Stated problem: Reproduce the entries below word for word, from the line with "this 710×473 image." to the line with "cracked radiator grille [318, 183, 464, 238]", including both of those lines.

Supplied records:

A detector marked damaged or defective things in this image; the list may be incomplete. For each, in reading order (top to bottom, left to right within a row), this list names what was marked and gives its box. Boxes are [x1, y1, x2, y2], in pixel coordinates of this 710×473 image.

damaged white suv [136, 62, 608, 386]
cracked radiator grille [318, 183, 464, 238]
--
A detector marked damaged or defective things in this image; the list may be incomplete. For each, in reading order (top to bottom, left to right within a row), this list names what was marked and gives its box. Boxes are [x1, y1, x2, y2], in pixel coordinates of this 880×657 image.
---
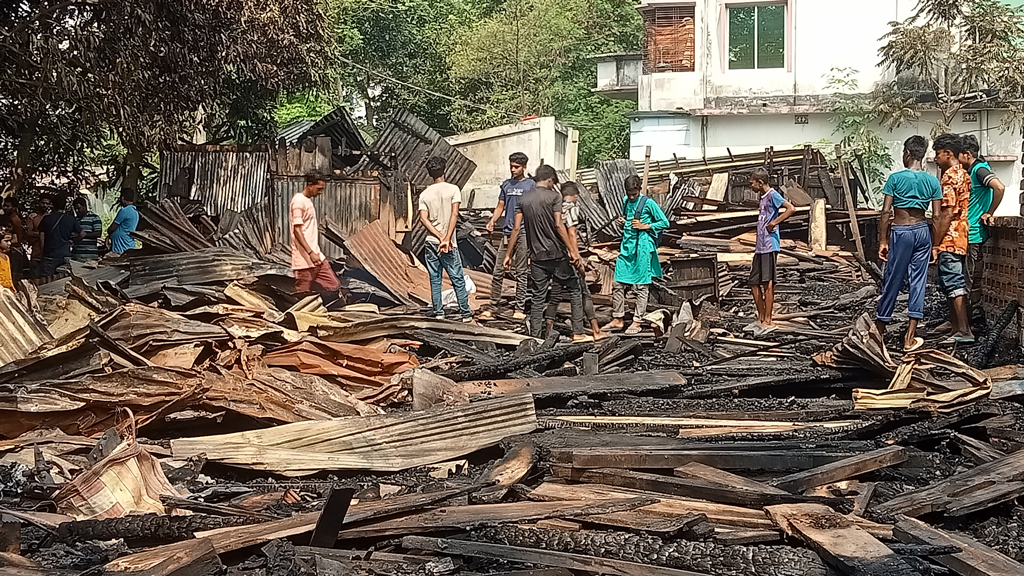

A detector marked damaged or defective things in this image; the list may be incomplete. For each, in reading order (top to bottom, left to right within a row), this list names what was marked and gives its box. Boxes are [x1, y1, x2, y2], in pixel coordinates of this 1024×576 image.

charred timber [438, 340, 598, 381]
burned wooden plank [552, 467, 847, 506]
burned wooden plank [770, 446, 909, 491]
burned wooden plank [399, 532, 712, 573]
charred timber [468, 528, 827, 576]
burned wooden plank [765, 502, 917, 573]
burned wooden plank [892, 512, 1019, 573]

Solution to the problem:
A detector marked damaged or defective things in this image; the list may be incomplete. For each, in reading order (top to bottom, left to right within a row), this list names what was marked and gives its box. Boxes are [x1, y1, x2, y2], in pixel coordinates of this 710×473 image.

damaged white suv [136, 62, 608, 386]
cracked radiator grille [318, 183, 464, 238]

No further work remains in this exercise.